> THE REQUEST
Treat the line containing "Can you tell" as the first line and the final line of the material below as the last; reproduce that range exactly.
************
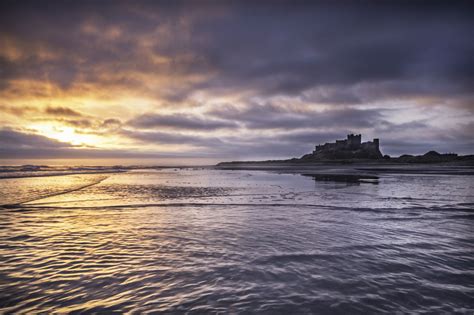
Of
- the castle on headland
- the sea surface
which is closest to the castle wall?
the castle on headland

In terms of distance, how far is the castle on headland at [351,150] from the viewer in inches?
5123

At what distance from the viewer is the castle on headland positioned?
13012 cm

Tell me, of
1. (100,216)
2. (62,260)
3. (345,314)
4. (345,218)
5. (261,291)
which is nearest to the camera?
(345,314)

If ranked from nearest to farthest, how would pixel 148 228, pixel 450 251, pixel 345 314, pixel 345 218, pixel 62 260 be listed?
pixel 345 314 < pixel 62 260 < pixel 450 251 < pixel 148 228 < pixel 345 218

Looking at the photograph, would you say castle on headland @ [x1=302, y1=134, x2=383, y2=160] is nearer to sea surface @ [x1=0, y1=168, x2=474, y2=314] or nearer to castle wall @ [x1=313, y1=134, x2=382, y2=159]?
castle wall @ [x1=313, y1=134, x2=382, y2=159]

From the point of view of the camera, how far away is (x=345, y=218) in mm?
9516

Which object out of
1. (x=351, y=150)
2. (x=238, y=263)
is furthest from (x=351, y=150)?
(x=238, y=263)

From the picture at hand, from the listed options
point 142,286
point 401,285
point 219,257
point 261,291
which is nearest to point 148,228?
point 219,257

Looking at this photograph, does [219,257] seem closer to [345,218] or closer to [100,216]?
[345,218]

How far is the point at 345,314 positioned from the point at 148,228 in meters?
6.46

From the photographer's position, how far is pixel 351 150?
13950 cm

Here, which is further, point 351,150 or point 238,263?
point 351,150

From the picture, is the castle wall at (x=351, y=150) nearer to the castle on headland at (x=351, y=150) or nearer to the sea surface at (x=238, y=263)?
the castle on headland at (x=351, y=150)

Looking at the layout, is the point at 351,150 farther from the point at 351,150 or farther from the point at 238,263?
the point at 238,263
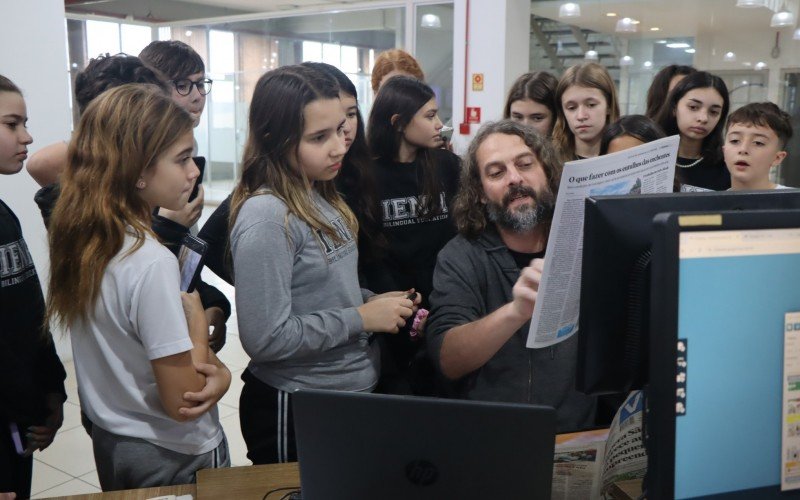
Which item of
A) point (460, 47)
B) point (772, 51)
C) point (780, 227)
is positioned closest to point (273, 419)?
point (780, 227)

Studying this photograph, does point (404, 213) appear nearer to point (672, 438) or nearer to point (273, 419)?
point (273, 419)

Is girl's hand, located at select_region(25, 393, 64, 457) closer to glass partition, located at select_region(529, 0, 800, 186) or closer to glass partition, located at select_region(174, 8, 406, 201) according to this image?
glass partition, located at select_region(529, 0, 800, 186)

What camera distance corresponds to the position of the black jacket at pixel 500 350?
1632 mm

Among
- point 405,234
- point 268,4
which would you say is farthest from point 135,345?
point 268,4

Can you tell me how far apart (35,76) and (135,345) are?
321 cm

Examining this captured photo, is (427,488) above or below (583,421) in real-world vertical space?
above

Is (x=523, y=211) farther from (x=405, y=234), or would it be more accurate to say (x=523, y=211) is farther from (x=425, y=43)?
(x=425, y=43)

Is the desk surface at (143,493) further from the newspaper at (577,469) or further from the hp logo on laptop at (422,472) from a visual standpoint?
the newspaper at (577,469)

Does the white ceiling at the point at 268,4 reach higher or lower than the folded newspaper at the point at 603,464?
higher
************
> SOLVED EXERCISE
Can you tell me how far apart (35,76) and (135,345) are?
321 cm

Examining this captured photo, is (427,488) above or below (583,421) in real-world vertical space?
above

Is (x=523, y=211) farther from (x=405, y=234), or would it be more accurate to say (x=523, y=211) is farther from (x=425, y=43)?
(x=425, y=43)

Is the desk surface at (143,493) further from the newspaper at (577,469) or further from the hp logo on laptop at (422,472) from a visual standpoint?
the newspaper at (577,469)

Does the white ceiling at the point at 268,4 reach higher or lower than the folded newspaper at the point at 603,464?
higher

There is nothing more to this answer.